Exercise aim
Copy each of the following rows word for word, in the same order.

Dataset records
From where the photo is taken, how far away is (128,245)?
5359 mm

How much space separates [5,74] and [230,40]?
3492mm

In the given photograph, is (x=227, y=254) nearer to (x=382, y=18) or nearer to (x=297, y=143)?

Finished task
From where the photo is taken, how far away is (128,245)?
5359 mm

How much space separates [5,74] and [230,40]?
3492mm

In the given photograph, is (x=227, y=254) nearer to (x=382, y=18) or nearer to (x=297, y=143)?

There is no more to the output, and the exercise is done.